PROBLEM TO WORK ON - Print the lines below from the line with "Young mother with" to the line with "woman working on" exactly, keeping both ends, and print no pictures.

STORED DATA -
---
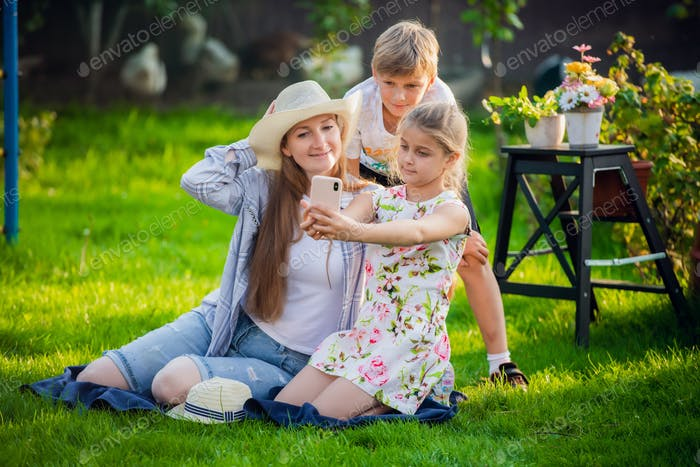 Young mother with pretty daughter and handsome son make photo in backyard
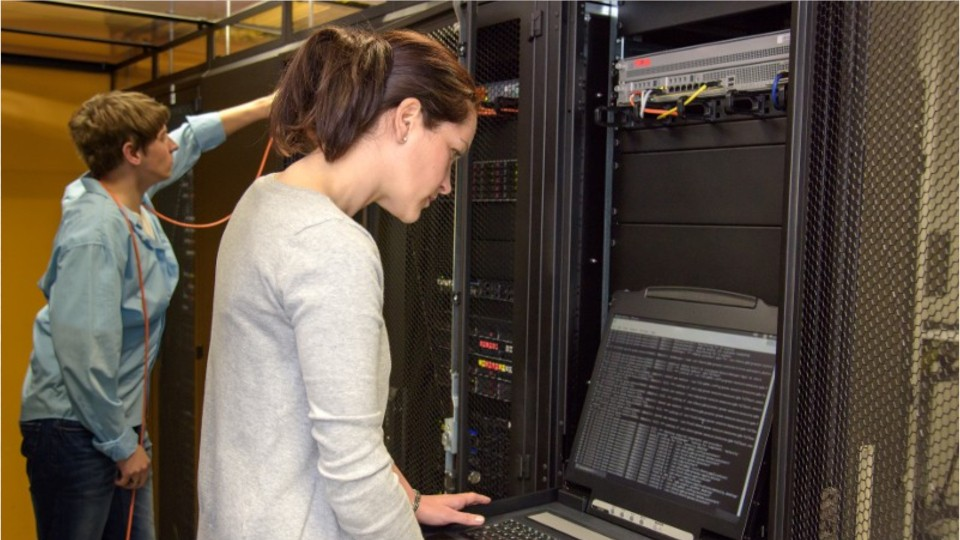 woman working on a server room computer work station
---
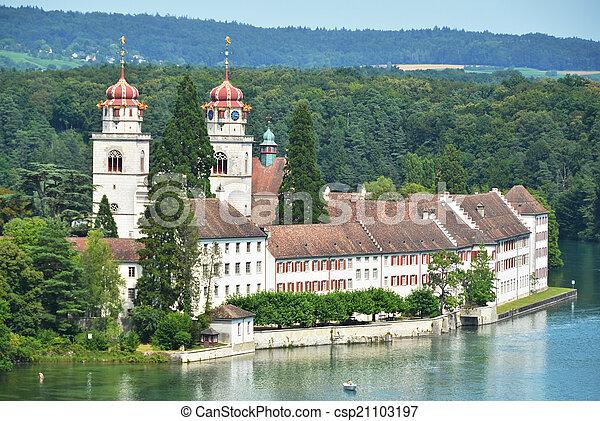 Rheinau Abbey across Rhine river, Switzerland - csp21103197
---
ANSWER BELOW -
 Young mother with pretty daughter and handsome son make photo in backyard
 woman working on a server room computer work station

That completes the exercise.